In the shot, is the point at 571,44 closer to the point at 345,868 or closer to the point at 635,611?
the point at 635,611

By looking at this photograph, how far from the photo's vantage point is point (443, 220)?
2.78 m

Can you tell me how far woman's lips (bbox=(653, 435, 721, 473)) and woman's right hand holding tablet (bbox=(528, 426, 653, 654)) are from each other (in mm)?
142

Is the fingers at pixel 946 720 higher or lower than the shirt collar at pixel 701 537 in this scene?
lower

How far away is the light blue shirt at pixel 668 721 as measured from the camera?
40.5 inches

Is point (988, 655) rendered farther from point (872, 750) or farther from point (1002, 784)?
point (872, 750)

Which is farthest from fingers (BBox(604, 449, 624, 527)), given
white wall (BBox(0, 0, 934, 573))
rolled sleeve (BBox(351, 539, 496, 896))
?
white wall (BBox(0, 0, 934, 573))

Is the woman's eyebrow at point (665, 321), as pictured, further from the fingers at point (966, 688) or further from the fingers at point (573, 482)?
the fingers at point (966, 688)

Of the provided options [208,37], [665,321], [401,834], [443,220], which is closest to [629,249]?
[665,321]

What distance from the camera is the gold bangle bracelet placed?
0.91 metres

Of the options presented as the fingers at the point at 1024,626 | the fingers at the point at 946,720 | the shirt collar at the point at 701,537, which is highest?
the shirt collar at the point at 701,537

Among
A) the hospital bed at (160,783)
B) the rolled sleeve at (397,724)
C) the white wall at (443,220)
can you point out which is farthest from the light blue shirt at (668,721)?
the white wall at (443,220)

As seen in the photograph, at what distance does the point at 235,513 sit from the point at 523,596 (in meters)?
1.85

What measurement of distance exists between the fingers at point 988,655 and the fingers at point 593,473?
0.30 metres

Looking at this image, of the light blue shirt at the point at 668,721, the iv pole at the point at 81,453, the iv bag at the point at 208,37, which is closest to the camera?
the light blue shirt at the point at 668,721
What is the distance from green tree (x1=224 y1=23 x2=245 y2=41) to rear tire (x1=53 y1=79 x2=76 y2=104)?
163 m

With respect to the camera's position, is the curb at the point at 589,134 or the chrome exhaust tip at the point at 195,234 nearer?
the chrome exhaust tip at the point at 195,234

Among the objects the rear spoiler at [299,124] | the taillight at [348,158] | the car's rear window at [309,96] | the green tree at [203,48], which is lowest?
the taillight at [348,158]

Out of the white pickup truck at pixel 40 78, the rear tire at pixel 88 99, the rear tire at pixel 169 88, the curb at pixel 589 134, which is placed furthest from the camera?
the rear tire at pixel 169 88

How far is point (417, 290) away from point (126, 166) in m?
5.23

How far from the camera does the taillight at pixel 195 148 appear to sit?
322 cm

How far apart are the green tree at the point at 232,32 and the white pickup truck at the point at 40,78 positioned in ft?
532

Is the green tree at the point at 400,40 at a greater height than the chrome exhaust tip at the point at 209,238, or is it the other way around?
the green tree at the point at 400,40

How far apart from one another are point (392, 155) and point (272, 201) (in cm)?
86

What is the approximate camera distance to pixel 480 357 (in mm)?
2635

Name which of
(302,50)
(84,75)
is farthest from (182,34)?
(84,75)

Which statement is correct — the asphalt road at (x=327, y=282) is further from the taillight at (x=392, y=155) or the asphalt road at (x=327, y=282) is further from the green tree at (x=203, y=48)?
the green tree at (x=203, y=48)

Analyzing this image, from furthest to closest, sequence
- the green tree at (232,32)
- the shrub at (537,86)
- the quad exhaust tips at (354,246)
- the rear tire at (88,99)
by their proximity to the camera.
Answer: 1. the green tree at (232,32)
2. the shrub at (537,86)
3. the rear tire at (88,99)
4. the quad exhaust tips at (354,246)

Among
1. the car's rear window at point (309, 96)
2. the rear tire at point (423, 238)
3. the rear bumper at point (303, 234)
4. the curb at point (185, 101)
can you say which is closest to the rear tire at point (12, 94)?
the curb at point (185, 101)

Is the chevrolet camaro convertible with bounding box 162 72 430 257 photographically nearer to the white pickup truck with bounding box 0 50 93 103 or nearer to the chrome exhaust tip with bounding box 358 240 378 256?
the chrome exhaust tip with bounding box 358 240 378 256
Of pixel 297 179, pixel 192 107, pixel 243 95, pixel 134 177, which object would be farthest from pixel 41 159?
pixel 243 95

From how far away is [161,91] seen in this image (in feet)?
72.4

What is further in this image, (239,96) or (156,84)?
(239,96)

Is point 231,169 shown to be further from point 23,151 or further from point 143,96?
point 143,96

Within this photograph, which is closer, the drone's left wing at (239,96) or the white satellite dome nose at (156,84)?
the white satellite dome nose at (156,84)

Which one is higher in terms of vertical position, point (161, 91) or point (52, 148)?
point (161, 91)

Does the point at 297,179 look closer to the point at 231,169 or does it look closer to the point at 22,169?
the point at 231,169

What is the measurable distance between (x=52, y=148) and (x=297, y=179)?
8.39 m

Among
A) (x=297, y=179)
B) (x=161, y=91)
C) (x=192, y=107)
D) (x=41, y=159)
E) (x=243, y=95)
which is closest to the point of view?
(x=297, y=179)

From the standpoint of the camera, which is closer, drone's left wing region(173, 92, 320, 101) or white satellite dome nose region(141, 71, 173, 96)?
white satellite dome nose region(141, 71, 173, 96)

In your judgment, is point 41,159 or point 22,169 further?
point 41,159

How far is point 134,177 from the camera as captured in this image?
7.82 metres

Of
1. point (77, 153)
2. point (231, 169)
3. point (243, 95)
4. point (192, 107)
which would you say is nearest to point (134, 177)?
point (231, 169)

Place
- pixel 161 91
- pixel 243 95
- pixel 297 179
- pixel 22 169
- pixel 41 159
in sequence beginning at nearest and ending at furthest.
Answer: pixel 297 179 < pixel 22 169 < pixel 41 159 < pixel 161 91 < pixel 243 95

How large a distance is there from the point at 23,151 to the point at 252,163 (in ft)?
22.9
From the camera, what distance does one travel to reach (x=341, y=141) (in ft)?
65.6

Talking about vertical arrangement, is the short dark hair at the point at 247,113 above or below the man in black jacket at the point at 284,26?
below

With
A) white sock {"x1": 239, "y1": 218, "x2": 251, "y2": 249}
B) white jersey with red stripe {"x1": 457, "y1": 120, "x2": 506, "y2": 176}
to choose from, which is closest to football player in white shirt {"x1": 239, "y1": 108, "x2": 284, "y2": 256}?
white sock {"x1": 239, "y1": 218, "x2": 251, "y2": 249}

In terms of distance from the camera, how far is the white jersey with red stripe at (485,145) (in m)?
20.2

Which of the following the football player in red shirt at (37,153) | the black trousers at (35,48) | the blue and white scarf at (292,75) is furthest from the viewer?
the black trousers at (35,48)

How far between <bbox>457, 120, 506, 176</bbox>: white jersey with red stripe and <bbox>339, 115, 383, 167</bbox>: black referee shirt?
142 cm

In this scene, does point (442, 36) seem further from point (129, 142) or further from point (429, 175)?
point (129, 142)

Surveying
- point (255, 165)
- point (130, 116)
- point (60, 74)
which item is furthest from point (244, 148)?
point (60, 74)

## Set task
Can you rewrite the listing from the line with "What is the measurable" up to and including the line with "7.82 metres" as a Markdown table, with a Row column giving each line's number and a Listing line column holding the line, skipping blank lines?

## Written answer
| Row | Listing line |
|---|---|
| 1 | What is the measurable distance between (x=52, y=148) and (x=297, y=179)? |
| 2 | 8.39 m |
| 3 | Among |
| 4 | A) (x=297, y=179) |
| 5 | B) (x=161, y=91) |
| 6 | C) (x=192, y=107) |
| 7 | D) (x=41, y=159) |
| 8 | E) (x=243, y=95) |
| 9 | which is closest to the point of view? |
| 10 | (x=297, y=179) |
| 11 | From the standpoint of the camera, which is closer, drone's left wing region(173, 92, 320, 101) or white satellite dome nose region(141, 71, 173, 96)? |
| 12 | white satellite dome nose region(141, 71, 173, 96) |
| 13 | In your judgment, is point 41,159 or point 22,169 further? |
| 14 | point 41,159 |
| 15 | How far is point 134,177 from the camera as captured in this image? |
| 16 | 7.82 metres |